# [Exercise]
Can you retype the material word for word, starting with the line that contains "19% What is" and continuing through the line that contains "How many years", leaving out the pictures?

# [Data records]

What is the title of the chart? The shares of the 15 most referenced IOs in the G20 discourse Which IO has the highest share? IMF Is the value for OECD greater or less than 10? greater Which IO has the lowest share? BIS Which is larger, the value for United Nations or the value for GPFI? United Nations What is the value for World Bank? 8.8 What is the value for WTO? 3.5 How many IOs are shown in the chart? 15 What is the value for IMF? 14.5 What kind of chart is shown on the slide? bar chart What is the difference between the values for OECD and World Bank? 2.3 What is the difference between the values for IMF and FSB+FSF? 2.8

* * *

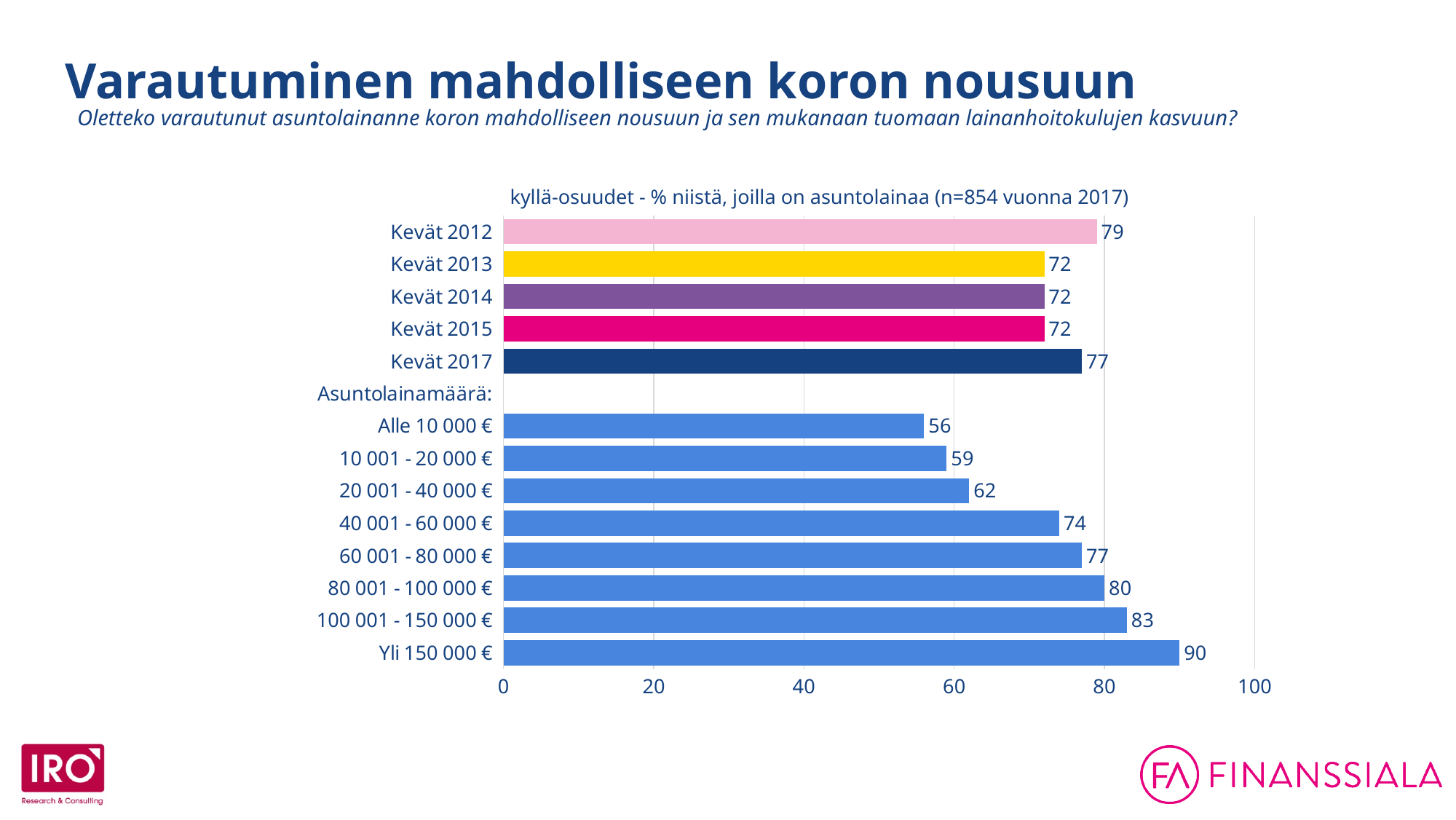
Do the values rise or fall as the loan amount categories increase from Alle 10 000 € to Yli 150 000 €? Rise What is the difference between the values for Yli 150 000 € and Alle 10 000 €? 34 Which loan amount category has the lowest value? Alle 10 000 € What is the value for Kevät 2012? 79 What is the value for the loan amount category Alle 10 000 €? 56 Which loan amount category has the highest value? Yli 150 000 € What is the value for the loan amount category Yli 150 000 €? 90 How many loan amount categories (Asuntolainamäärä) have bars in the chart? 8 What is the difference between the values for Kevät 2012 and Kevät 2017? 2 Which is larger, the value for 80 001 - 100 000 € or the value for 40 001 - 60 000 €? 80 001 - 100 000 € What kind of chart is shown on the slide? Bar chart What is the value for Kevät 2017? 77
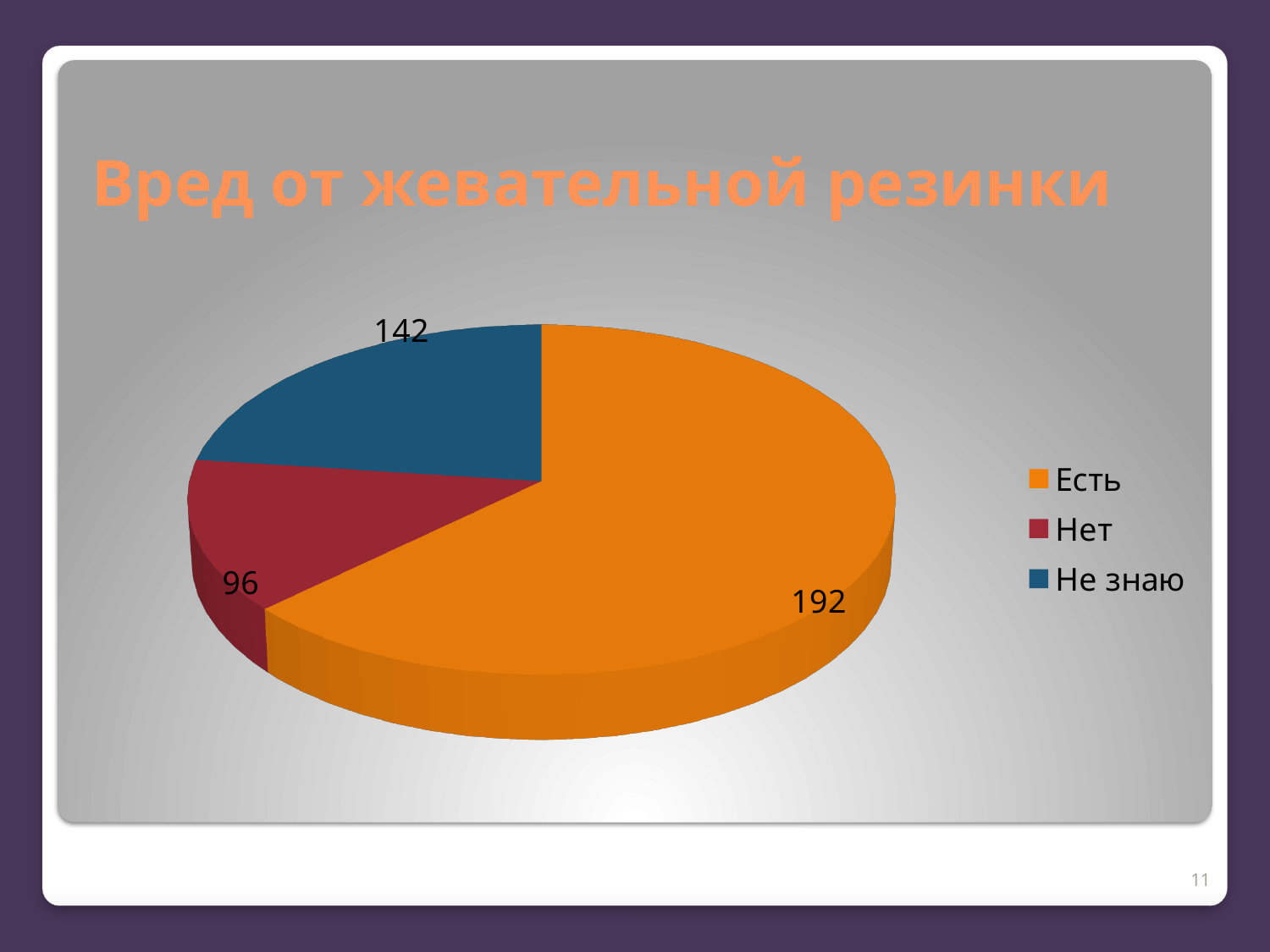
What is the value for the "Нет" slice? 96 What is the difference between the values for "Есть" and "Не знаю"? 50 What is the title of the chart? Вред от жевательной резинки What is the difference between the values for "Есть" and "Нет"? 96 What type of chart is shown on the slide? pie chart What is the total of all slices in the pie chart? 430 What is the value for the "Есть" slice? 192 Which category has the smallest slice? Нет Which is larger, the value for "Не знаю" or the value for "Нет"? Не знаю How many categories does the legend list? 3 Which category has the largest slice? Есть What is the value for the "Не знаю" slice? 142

* * *

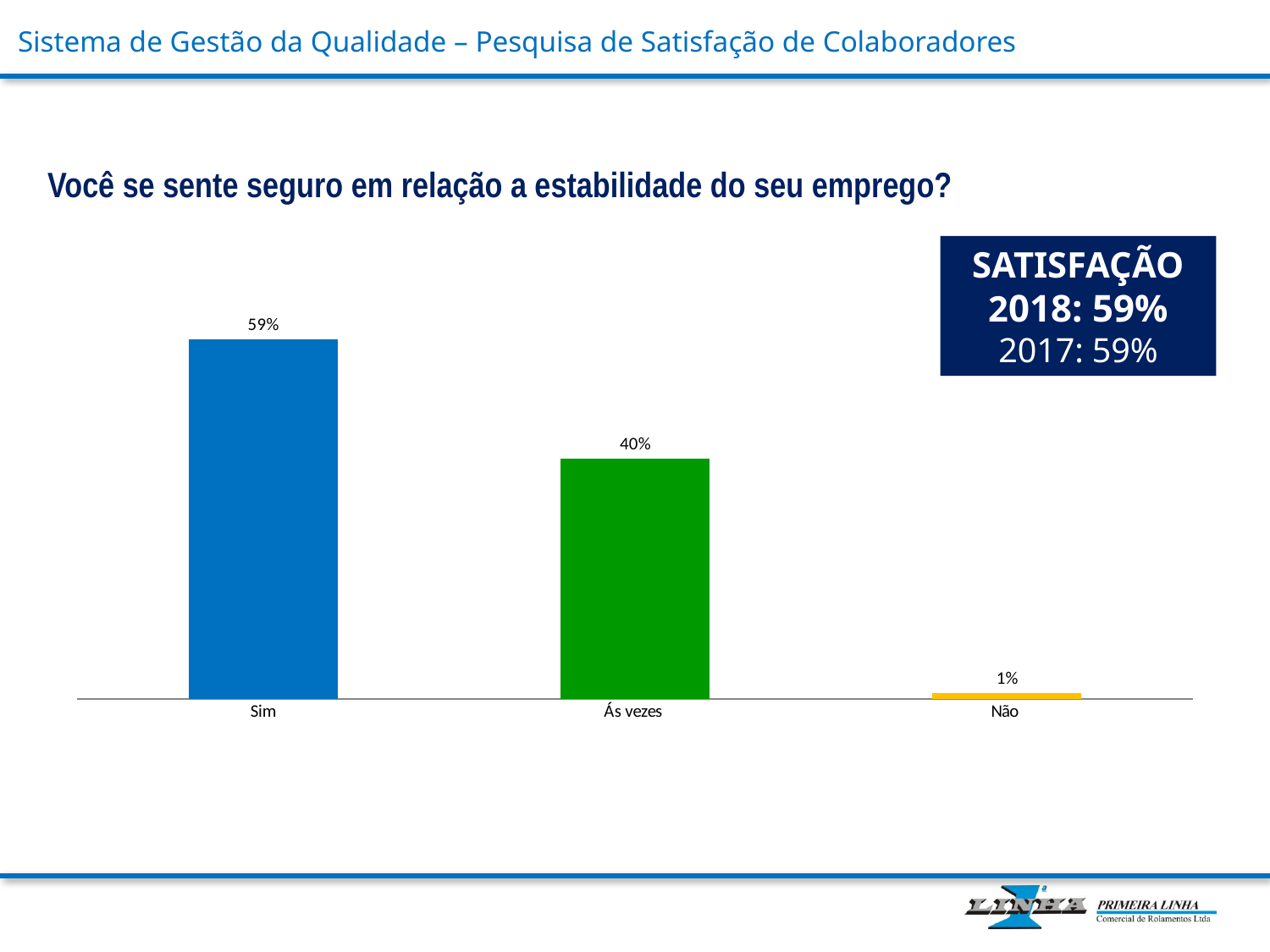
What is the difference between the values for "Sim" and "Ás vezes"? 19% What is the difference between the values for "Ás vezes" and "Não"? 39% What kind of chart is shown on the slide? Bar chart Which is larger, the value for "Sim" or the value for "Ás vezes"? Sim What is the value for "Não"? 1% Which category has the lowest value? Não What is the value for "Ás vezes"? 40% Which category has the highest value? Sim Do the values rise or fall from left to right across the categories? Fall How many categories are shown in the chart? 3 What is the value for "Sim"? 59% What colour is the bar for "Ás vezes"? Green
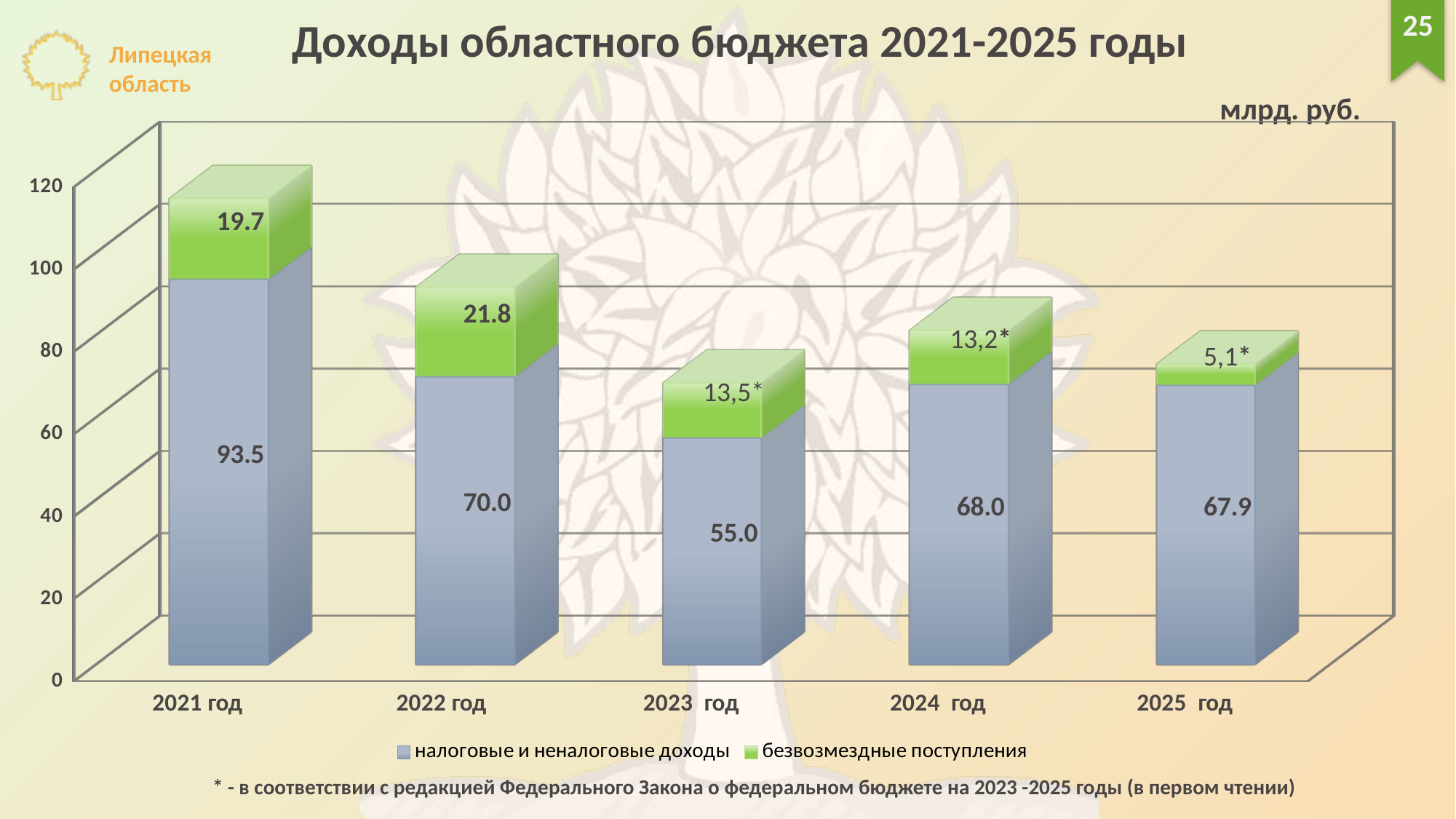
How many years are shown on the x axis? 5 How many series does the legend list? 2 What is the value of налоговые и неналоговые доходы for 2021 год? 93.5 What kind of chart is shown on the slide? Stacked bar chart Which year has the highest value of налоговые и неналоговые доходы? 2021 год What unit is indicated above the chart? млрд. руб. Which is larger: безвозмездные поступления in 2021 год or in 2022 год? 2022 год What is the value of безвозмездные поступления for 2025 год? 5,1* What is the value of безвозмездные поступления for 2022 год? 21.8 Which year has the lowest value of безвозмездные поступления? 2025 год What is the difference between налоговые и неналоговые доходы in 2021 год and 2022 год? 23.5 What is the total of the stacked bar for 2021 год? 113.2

# [Result of the task]
What is the difference between the values for "Sim" and "Ás vezes"? 19% What is the difference between the values for "Ás vezes" and "Não"? 39% What kind of chart is shown on the slide? Bar chart Which is larger, the value for "Sim" or the value for "Ás vezes"? Sim What is the value for "Não"? 1% Which category has the lowest value? Não What is the value for "Ás vezes"? 40% Which category has the highest value? Sim Do the values rise or fall from left to right across the categories? Fall How many categories are shown in the chart? 3 What is the value for "Sim"? 59% What colour is the bar for "Ás vezes"? Green
How many years are shown on the x axis? 5 How many series does the legend list? 2 What is the value of налоговые и неналоговые доходы for 2021 год? 93.5 What kind of chart is shown on the slide? Stacked bar chart Which year has the highest value of налоговые и неналоговые доходы? 2021 год What unit is indicated above the chart? млрд. руб. Which is larger: безвозмездные поступления in 2021 год or in 2022 год? 2022 год What is the value of безвозмездные поступления for 2025 год? 5,1* What is the value of безвозмездные поступления for 2022 год? 21.8 Which year has the lowest value of безвозмездные поступления? 2025 год What is the difference between налоговые и неналоговые доходы in 2021 год and 2022 год? 23.5 What is the total of the stacked bar for 2021 год? 113.2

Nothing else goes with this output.